Thousands of migrants and refugees have been trying to get into Greece through the country’s eastern land and sea borders over the past week after Turkey opened its previously guarded borders with Europe.
Thousands of asylum seekers have since flocked to Edirne, along the borders with Greece and Bulgaria, to make their way to Europe.
The Greek reaction to refugees has been harsh, with several killed and many battered, attacked and teargassed by security forces.
Thousands of protesters gathered late Thursday in front of the University of Athens in the city center and shouted slogans criticizing the European Union's refugee policy.
During the march, many held banners saying "Greeks and foreigners can work together" and "Death to fascism."
Turkey's decision and its aftermath on the border with Greece have alarmed governments in Europe, which is still seeing political fallout from mass migration that started five years ago.

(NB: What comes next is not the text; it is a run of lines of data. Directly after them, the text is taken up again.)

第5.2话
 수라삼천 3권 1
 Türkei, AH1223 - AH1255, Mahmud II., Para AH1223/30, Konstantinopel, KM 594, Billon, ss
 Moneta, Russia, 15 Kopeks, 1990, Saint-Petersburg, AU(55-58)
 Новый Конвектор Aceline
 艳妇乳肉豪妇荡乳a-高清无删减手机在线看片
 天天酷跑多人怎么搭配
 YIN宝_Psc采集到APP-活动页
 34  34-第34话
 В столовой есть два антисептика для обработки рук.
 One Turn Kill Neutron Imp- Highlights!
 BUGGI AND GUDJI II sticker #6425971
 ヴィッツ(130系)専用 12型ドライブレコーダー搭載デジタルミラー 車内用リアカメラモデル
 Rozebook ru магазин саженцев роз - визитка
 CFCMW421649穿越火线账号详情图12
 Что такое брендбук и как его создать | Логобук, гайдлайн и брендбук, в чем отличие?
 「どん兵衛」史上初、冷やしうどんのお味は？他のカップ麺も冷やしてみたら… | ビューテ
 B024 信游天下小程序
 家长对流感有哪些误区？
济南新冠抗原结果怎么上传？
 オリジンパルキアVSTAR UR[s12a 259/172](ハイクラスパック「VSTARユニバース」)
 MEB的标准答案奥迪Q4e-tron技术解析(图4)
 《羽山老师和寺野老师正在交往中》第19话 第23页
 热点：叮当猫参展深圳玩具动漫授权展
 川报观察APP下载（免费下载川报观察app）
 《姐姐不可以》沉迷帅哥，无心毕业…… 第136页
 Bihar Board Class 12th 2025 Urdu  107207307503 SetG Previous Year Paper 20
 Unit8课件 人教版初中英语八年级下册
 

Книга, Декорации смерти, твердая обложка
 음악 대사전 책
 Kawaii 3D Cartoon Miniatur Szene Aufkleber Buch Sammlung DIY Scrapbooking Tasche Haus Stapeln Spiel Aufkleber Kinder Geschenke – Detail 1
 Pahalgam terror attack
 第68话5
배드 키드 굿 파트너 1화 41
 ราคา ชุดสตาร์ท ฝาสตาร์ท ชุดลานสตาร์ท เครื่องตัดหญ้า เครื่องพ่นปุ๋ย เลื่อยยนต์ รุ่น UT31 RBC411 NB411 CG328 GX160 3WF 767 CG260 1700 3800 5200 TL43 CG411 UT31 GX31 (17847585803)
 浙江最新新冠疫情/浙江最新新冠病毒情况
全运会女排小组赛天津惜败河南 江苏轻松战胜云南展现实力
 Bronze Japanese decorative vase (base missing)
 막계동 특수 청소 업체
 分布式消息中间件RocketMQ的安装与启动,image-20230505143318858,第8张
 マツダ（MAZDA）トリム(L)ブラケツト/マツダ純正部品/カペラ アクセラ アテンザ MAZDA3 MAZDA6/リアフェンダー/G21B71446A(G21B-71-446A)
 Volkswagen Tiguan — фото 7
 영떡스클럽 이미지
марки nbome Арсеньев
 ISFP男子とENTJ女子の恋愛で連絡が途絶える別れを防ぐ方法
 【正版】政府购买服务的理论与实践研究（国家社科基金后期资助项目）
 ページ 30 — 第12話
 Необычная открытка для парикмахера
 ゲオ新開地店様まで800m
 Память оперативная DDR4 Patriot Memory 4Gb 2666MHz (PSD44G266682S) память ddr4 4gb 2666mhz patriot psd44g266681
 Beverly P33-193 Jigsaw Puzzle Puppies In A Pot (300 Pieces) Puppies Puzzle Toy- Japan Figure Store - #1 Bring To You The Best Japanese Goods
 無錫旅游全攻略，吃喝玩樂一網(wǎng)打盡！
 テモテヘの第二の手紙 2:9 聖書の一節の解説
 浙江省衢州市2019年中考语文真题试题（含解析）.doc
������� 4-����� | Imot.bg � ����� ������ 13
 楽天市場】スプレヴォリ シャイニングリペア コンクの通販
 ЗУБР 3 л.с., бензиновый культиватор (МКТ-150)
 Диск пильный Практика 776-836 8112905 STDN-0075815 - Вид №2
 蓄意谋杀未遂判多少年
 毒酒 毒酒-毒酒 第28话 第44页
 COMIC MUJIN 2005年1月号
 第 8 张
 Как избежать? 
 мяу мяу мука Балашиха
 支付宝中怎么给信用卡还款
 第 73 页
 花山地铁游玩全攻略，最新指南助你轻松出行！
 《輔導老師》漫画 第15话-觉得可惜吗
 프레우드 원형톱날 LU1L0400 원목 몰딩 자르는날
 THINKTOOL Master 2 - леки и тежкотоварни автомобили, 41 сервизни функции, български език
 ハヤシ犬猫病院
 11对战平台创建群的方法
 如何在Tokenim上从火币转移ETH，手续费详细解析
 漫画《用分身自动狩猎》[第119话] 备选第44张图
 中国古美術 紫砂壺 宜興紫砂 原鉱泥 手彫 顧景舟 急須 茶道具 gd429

Turkey already hosts nearly 4 million Syrian migrants, more than any country in the world. It says it cannot handle another refugee wave.
Ankara has repeatedly complained that Europe has failed to keep its promises under the 2016 EU-Turkey refugee deal to help migrants and stem further migrant waves.
The decision to open the border came after 34 Turkish soldiers were killed by Assad regime forces in Idlib, northwestern Syria last week. The Turkish soldiers were stationed there to protect local civilians under a 2018 deal with Russia which prohibits acts of aggression in the region.
A cease-fire in Idlib, brokered by President Recep Tayyip Erdoğan and Russian President Vladimir Putin on Thursday, went into effect at midnight. Opposition activists and a war monitor reported a complete absence of Russian and Syrian regime warplanes in the skies of Idlib and relative calm in the area.